- **STUDY TEXT**
Scientific classification
- Kingdom: Plantae
- Clade: Tracheophytes
- Clade: Angiosperms
- Clade: Eudicots
- Clade: Rosids
- Order: Fabales
- Family: Fabaceae
- Subfamily: Caesalpinioideae
- Clade: Mimosoid clade
- Genus: Acacia
- Species: A. pickardii
- Binomial name: Acacia pickardii Tindale

= Acacia pickardii =

- Genus: Acacia
- Species: pickardii
- Authority: Tindale
- Conservation status: VU

Species of plant

Acacia pickardii, commonly known as Pickard's wattle or birds nest wattle, is a tree or shrub belonging to the genus Acacia and the subgenus Phyllodineae native to eastern Australia. It is listed as a vulnerable species according to Environment Protection and Biodiversity Conservation Act 1999.

==Description==
The shrub or small tree typically grows to a height of 3 to 5 m with a bushy habit. It is able to spread by suckering. The glabrous or subglabrous and scurfy branchlets have spinose stipules with a length of 5 to 12 mm. Like most species of Acacia it has phyllodes rather than true leaves. The sessile, erect and terete phyllodes have a length of 2 to 6.5 cm and a diameter of 1 to 2 mm and are quite pungent. The rigid, minutely hirtellous, sometimes glabrous and usually scurfy phyllodes have a slender cusp with four obscure nerves and a basal gland. It blooms irregularly through the year, usually following rain events, and it produces simple inflorescences singly or in pairs in the axils with spherical flower-heads that contain 35 to 40 golden coloured flowers. After flowering chartaceous light brown seed pods form that have a narrowly oblong shape with a length of up to 4 cm and a width of 14 mm. The glabrous pods are finely and openly obliquely reticulate and contain seeds that are arranged transversely. The seed sets are extremely poor and few seedlings have been seen in the wild.

- **EXTRACTED MATERIAL**
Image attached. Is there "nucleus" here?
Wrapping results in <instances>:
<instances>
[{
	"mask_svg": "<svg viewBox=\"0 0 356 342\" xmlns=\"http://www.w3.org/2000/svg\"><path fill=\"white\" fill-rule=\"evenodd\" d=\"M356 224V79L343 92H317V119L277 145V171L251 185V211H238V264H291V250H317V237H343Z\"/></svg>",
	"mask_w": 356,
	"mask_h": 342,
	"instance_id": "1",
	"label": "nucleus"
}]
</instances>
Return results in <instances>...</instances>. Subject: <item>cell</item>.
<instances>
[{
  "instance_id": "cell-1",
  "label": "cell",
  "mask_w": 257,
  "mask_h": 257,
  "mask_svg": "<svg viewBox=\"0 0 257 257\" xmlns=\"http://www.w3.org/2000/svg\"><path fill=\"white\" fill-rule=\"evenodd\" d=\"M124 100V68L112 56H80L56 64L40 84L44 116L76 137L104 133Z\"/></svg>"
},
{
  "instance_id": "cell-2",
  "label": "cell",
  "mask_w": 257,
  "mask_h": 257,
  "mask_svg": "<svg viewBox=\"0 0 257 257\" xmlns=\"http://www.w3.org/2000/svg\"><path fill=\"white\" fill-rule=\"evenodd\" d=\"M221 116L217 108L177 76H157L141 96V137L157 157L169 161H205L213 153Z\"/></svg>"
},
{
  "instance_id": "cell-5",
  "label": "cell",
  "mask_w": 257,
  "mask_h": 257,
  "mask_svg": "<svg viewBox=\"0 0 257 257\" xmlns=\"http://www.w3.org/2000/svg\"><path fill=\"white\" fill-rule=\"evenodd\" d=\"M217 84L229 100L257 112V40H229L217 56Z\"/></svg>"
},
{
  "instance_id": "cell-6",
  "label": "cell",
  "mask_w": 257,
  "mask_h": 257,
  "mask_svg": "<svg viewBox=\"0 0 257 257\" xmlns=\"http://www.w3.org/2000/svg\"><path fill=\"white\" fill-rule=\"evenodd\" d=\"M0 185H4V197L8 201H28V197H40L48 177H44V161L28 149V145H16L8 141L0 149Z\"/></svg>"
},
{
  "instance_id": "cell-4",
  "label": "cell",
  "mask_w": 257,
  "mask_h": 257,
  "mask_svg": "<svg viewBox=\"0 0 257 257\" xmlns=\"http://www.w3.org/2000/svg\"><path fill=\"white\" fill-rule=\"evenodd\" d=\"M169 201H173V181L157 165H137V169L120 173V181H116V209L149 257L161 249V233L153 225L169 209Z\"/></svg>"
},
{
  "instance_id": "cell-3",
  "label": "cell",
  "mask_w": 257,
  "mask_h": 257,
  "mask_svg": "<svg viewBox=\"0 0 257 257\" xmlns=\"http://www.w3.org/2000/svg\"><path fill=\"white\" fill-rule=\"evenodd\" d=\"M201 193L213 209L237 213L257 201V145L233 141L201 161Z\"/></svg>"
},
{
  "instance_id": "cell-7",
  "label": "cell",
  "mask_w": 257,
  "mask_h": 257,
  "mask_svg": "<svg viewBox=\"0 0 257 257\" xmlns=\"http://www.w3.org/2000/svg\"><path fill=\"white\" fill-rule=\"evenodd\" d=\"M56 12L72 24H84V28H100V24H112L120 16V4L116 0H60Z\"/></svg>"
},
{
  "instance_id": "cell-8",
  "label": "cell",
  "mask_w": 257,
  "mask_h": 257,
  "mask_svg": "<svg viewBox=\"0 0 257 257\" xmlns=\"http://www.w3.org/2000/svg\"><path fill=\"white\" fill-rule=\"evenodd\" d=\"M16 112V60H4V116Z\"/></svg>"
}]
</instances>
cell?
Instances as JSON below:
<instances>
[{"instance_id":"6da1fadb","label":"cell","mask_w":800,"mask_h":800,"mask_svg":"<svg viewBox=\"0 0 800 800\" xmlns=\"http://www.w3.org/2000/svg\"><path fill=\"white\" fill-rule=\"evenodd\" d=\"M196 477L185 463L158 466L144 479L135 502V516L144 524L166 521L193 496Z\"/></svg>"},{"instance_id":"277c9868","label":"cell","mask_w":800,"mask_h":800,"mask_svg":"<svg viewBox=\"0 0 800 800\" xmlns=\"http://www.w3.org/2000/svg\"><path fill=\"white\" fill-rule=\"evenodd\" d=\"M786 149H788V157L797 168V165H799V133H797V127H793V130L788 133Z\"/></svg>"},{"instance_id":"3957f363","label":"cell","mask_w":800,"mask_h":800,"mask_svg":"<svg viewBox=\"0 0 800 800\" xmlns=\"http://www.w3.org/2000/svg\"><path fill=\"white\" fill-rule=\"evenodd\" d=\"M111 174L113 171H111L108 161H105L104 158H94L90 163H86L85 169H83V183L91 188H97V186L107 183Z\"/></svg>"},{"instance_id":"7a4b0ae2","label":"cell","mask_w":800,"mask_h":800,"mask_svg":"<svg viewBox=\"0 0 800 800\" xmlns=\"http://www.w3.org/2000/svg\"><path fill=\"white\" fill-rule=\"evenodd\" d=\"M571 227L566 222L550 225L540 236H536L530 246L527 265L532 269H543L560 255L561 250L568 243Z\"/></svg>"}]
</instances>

- **WHAT TO DO**
1 – In the text on Pickard's wattle, how many golden flowers does each spherical flower-head contain?
2 – Say whether each statement agrees with the text on Pickard's wattle: (a) The plant can spread by suckering. (b) Its seed pods grow up to 14 mm long. (c) Many seedlings have been seen in the wild. Answer yes or no for each, and quote the words from the text that decide it.
3 – Continue the text on Pickard's wattle, starting after its last sentence.

- **ANSWERS TO THE EXERCISES**
1 – 35 to 40

2 –
(a) Yes: "It is able to spread by suckering."
(b) No: "a length of up to 4 cm and a width of 14 mm"
(c) No: "few seedlings have been seen in the wild"

3 –
==Taxonomy==
It is most closely related to Acacia cuspidifolia and is superficially similar to Acacia atrox.

==Distribution==
It is endemic to the Sturt Stony Desert in north eastern South Australia from around the Mount Gason bore along the Birdsville Track in the south to around Andado Station in the south eastern Northern Territory in the north where it is found on gibber or sand plains growing in stony sandy clay soils in scrubland communities along with species of Atriplex and Sclerolaena. In the Northern territory there are three main populations containing several hundred individual plants. In South Australia there are several populations known also totalling several hundred plants.